Erik left us at 7:22 am yesterday, after a brave fight but a peaceful passing. Nancy was with him, as were Mom and Dad (Terry and Donna); sister Brynn, brothers Sean and Hans, and myself; and Adam Baker, Andy Rotchford, Dean Paris, and Mike McGraw. He was home in Washougal.

These days you don't often get the privilege to send someone you love on their way on their terms. We had the chance to watch his face grow completely peaceful as he lay in bed, and hear birds sing and his hound dogs bark in the blue and golden morning. He's free now. And probably already putting together his next big thing.

Thank you, all of you, for the love, the support, the prayers, the emails. I mean to keep this blog going for a little while yet, so watch this space. It was my honor and privilege to do his for you, and I thank you for the support it has given me particularly.
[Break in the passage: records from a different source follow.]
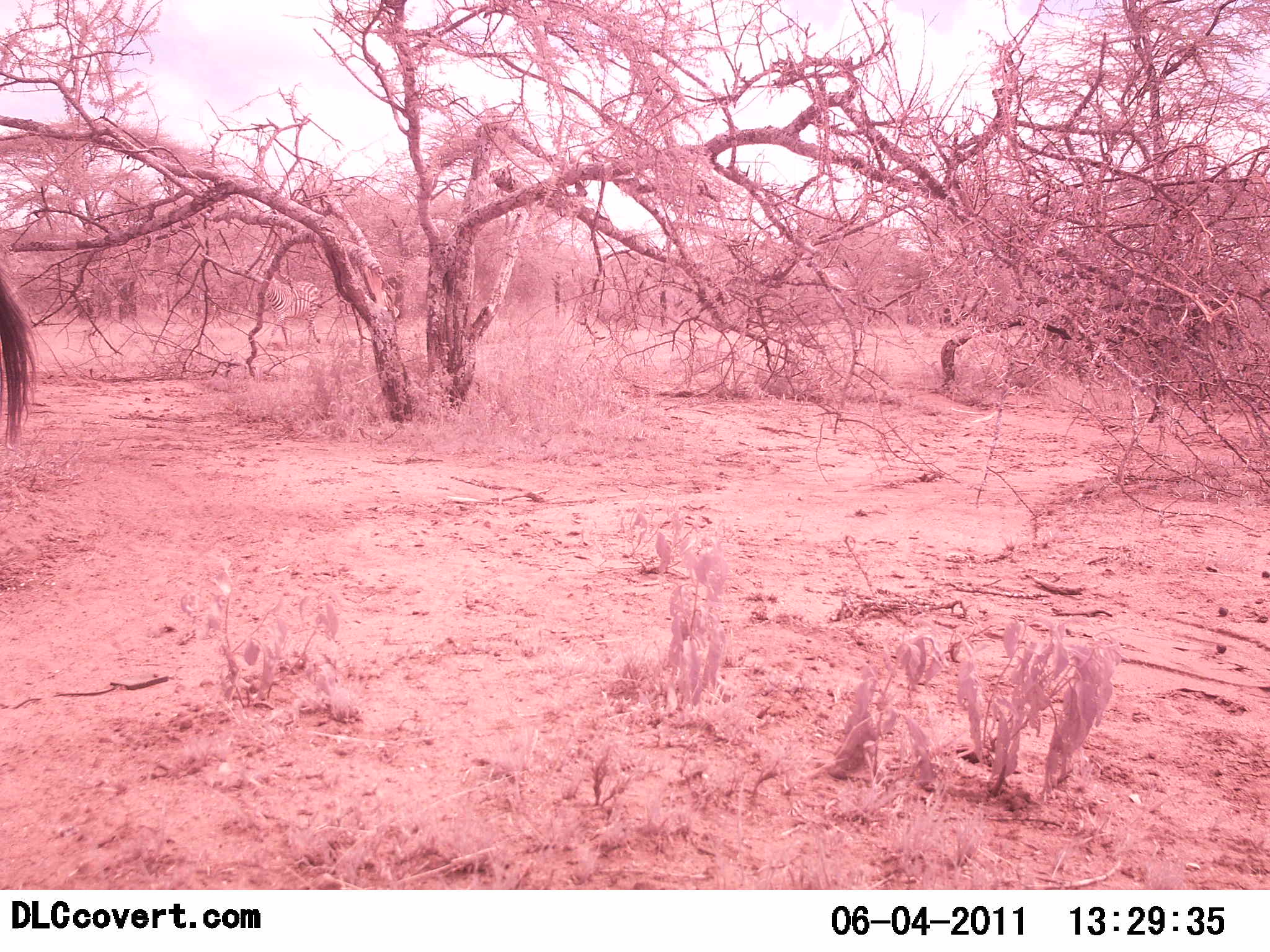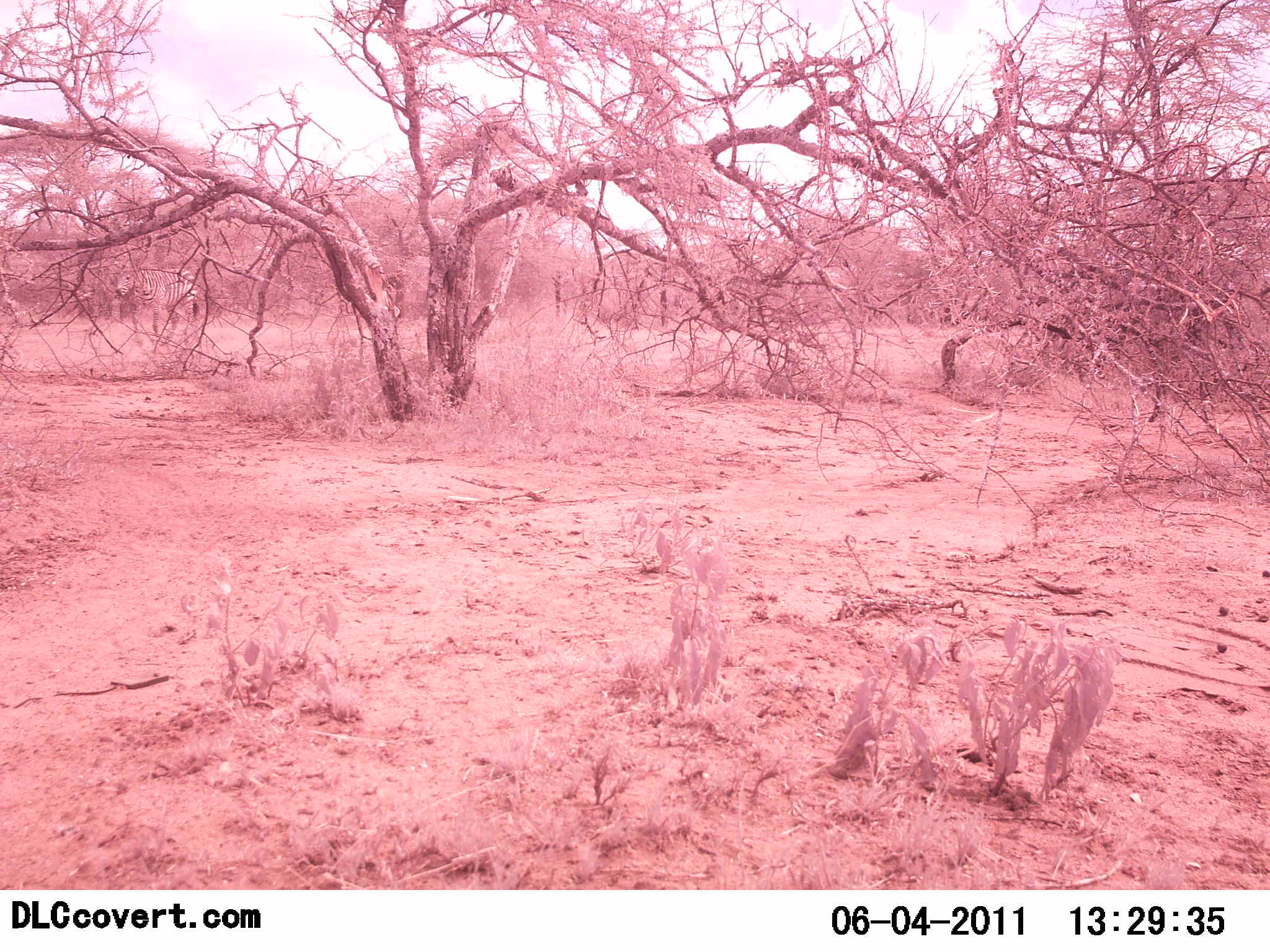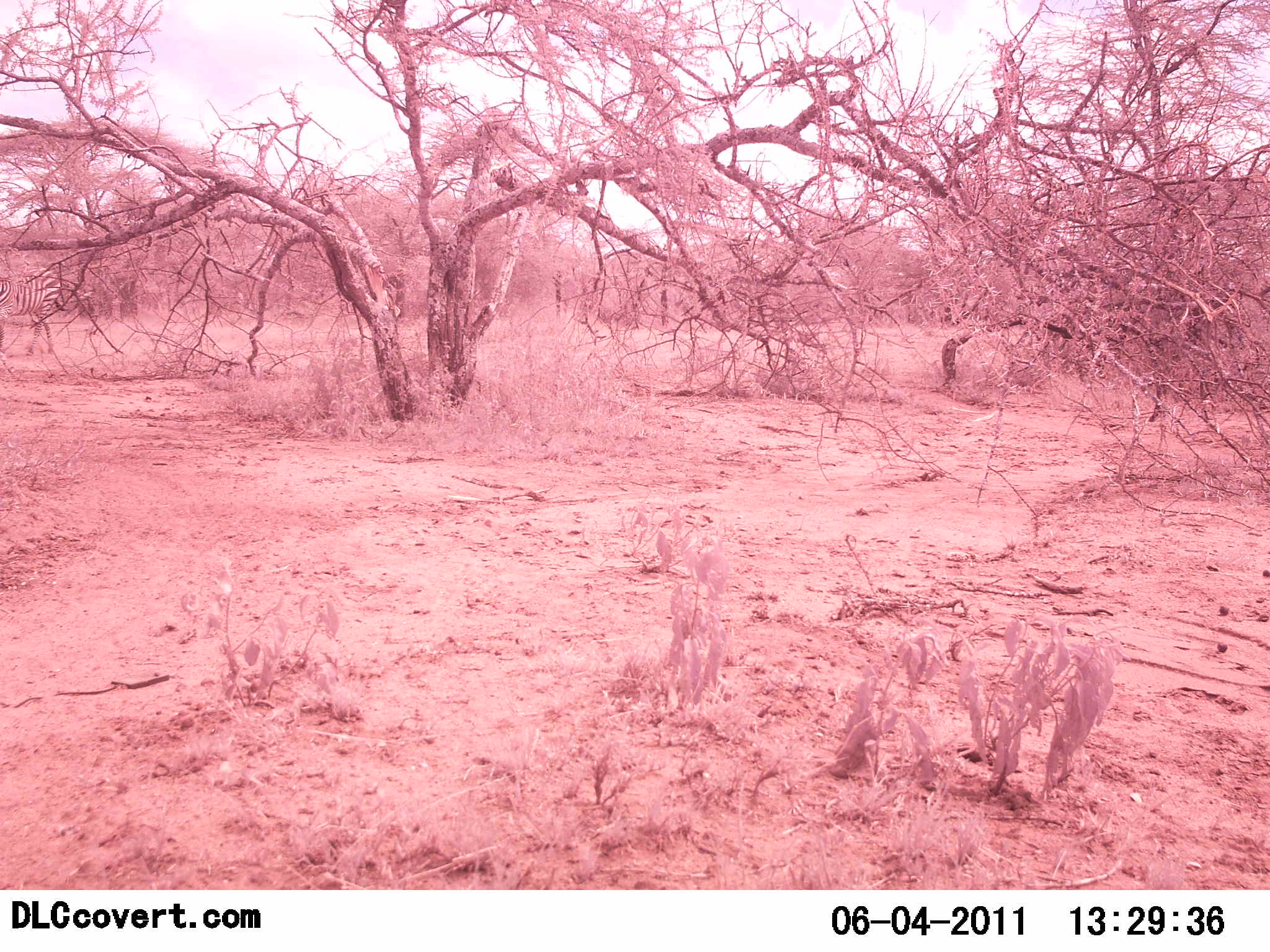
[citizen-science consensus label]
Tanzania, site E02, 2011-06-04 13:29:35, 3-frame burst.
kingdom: Animalia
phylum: Chordata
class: Mammalia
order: Perissodactyla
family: Equidae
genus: Equus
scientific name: Equus quagga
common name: plains zebra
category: zebra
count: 2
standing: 0%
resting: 0%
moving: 100%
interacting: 0%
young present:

Wednesday, August 13, 2008

Hi everybody

(Andree here) Hello all those who love E,
Please forgive me for not posting for so long. We were in a place where we were fighting hard for a couple of victories. Because we are positive folks, we want to dwell on that side of things. Yet the fight has become very intense, and I ask you all for your prayers.
Thank you again for your generous love and care, which we feel so completely in your emails and wonderful photos.

Wednesday, August 6, 2008

Tent Shirt

(Andree here) Marianne Kay wrote me this morning to send this photo along. Her message was such pure distillation-of-Erik that I must record it in its entirety:
Andree,
This is the tent that Erik built. (Were it not for him, the two people wearing the shirts might have been home in bed instead of selling goods from a tent at 6am on a field far from home. Thanks, Erik. We think.)
Please give him our love.
Marianne & Rick

That's okay, you two - someday he'll build you an even bigger tent. Hah!
He needs to get a little sleep though, first. He's got stuff on his mind. You think?
Will everybody reading this stop for a second, look at that photo of E over on the right there, and send him some slumber?
-- Oh you did? Good, thanks a lot!

Monday, August 4, 2008

Lovely ladies workin' the Shirt


(A here) Rowen and Mia, and then Rowen in what we'd like to think is the latest in hot skatewear (Heelywear??).